Such a gene would be passed on to all the offspring instead of to only half the offspring, as happens in ordinary sexual reproduction, therefore such a gene would double in frequency in every generation, and really, in an extremely short space of time, the whole species will be taken over by ameiotic parthenogenesis. Now, this isn't an imaginary scenario, I mean, there are organisms out there that do exactly that, including quite complex organisms. The ones closest to ourselves are lizards. Some lizards are... the whole species consists of a set of genetically identical females, all producing offspring genetically to themselves, no males. And you get these both in Europe and in America. So it's perfectly possible, the problem is, why doesn't it happen? It mean, it's really quite a severe problem that, in the short run, parthenogenesis has this very strong, twofold advantage, and yet the great majority of organisms still do it sexually rather than parthenogenetically.
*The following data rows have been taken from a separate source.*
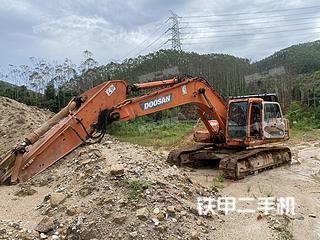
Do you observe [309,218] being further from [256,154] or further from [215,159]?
[215,159]

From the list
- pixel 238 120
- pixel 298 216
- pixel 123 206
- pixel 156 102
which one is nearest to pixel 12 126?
pixel 156 102

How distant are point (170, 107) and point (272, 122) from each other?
3248 mm

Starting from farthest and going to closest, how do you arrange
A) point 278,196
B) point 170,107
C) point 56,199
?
point 170,107 → point 278,196 → point 56,199

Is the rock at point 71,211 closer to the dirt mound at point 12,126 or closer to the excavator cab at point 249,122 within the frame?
the dirt mound at point 12,126

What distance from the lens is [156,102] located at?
8.88 metres

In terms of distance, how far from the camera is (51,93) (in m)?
28.8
So I think it clearly did present a problem.
[Q] That, of course, presupposes that the parthenogenetic female is capable, economically, of having the same number of offspring as a sexual female would. If the sexual female got a lot of help from her mate and had twice as many offspring, the problem wouldn't arise, would it?
No, that's absolutely right, and that's why I wanted to talk about codfish and not humans, because humans, at least there's the idea that males help to look after their children, I'm not sure that it's really true. But in any species in which the male really contributes as much as the female to feeding and raising the young, then the argument wouldn't apply. It also, it's quite important that it did not apply to the time of the origin of sex, because the first organisms reproducing by producing gametes which then fuse, were what we call isogamous, i.e. equal gametes, there was no differentiation between eggs and sperm, it was just a fusion of two equal sized cells. And if you sit down with a pencil and paper and think about that, there isn't, any longer, a twofold advantage of abandoning sex. So it's really a problem that in the form I presented it, of the maintenance of sexual reproduction, rather than its origin, and it's a problem which applies only to organisms, as you say, in which males don't contribute very much.